*JOB*:
Copy out every one of the records below verbatim, leaving each line unchanged.

*SUPPLIED DATA*:
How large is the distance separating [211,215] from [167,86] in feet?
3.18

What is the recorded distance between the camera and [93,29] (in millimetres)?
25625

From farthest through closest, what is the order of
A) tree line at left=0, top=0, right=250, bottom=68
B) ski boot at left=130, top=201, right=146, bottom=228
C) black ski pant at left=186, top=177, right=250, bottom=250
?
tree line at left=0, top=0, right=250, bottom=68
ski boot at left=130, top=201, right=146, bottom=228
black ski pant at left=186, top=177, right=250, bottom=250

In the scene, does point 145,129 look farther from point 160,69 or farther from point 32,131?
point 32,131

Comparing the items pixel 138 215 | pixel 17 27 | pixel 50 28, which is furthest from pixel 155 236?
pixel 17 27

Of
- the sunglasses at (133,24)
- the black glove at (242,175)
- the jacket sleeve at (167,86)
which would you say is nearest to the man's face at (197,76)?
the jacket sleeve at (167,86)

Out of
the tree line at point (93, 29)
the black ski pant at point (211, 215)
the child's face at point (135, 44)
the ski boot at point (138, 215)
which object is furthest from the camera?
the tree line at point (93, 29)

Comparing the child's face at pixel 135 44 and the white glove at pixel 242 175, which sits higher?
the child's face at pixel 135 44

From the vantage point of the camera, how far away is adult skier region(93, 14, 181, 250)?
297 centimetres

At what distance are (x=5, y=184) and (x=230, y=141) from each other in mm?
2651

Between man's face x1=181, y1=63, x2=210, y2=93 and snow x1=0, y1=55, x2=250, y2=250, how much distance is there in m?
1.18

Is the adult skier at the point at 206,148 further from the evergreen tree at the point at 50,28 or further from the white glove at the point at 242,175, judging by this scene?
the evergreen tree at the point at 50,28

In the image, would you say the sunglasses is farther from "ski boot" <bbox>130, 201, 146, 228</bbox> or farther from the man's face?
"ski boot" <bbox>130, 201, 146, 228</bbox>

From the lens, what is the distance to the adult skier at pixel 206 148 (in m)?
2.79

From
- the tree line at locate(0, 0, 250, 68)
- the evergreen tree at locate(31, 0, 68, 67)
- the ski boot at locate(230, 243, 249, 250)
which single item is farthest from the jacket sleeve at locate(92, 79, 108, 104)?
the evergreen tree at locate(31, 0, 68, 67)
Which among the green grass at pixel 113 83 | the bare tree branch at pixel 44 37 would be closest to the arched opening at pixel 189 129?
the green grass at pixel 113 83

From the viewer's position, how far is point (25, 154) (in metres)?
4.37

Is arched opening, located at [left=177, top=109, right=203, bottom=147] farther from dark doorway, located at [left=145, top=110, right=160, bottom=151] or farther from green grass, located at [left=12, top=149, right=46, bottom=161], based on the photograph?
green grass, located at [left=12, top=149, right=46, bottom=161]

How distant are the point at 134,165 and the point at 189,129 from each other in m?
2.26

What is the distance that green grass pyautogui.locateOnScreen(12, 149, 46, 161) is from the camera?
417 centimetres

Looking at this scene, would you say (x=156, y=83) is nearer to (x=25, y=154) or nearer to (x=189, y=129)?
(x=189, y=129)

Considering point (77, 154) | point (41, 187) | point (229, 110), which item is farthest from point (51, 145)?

*TASK RESPONSE*:
How large is the distance separating [211,215] from [167,86] in feet?
3.18

What is the recorded distance between the camera and [93,29] (in millimetres)?
25625

From farthest through closest, what is the order of
A) tree line at left=0, top=0, right=250, bottom=68
B) ski boot at left=130, top=201, right=146, bottom=228
C) black ski pant at left=186, top=177, right=250, bottom=250
?
tree line at left=0, top=0, right=250, bottom=68
ski boot at left=130, top=201, right=146, bottom=228
black ski pant at left=186, top=177, right=250, bottom=250

In the scene, does point 145,129 look farther from point 160,69 or farther from point 32,131?
point 32,131

Comparing the items pixel 138 215 | pixel 17 27 | pixel 50 28, which is furthest from pixel 155 236?
pixel 17 27

Of
- the sunglasses at (133,24)
- the black glove at (242,175)
- the jacket sleeve at (167,86)
which would you say is nearest to the man's face at (197,76)?
the jacket sleeve at (167,86)

Out of
the tree line at point (93, 29)
the black ski pant at point (211, 215)
the child's face at point (135, 44)
the ski boot at point (138, 215)
which object is furthest from the camera?
the tree line at point (93, 29)

Comparing the child's face at pixel 135 44 and the white glove at pixel 242 175, which sits higher?
the child's face at pixel 135 44

From the vantage point of the camera, how far away is adult skier region(93, 14, 181, 250)?
297 centimetres

At what distance are (x=5, y=184) and (x=230, y=141) from each other in mm?
2651

Between man's face x1=181, y1=63, x2=210, y2=93 and snow x1=0, y1=55, x2=250, y2=250, how much distance is there in m?
1.18

Is the adult skier at the point at 206,148 further from the evergreen tree at the point at 50,28 or further from the white glove at the point at 242,175, judging by this scene?
the evergreen tree at the point at 50,28

In the image, would you say the sunglasses is farther from "ski boot" <bbox>130, 201, 146, 228</bbox> or farther from the man's face?
"ski boot" <bbox>130, 201, 146, 228</bbox>

From the lens, what is the distance to the adult skier at pixel 206 148 (in m)?
2.79

From
- the tree line at locate(0, 0, 250, 68)
- the evergreen tree at locate(31, 0, 68, 67)
- the ski boot at locate(230, 243, 249, 250)
which single item is farthest from the jacket sleeve at locate(92, 79, 108, 104)?
the evergreen tree at locate(31, 0, 68, 67)
Which among the green grass at pixel 113 83 | the bare tree branch at pixel 44 37 would be closest to the arched opening at pixel 189 129?
the green grass at pixel 113 83

From the viewer's position, how far is point (25, 154) (in metres)?
4.37

Is arched opening, located at [left=177, top=109, right=203, bottom=147] farther from dark doorway, located at [left=145, top=110, right=160, bottom=151] or farther from green grass, located at [left=12, top=149, right=46, bottom=161], based on the photograph?
green grass, located at [left=12, top=149, right=46, bottom=161]

How distant are the point at 134,165 and the point at 189,129 from each other in m?
2.26

What is the distance that green grass pyautogui.locateOnScreen(12, 149, 46, 161) is from the camera?
417 centimetres

Looking at this scene, would you say (x=156, y=83) is nearer to (x=25, y=154) or nearer to (x=189, y=129)?
(x=189, y=129)

Considering point (77, 154) | point (41, 187) | point (229, 110), which item is farthest from point (51, 145)?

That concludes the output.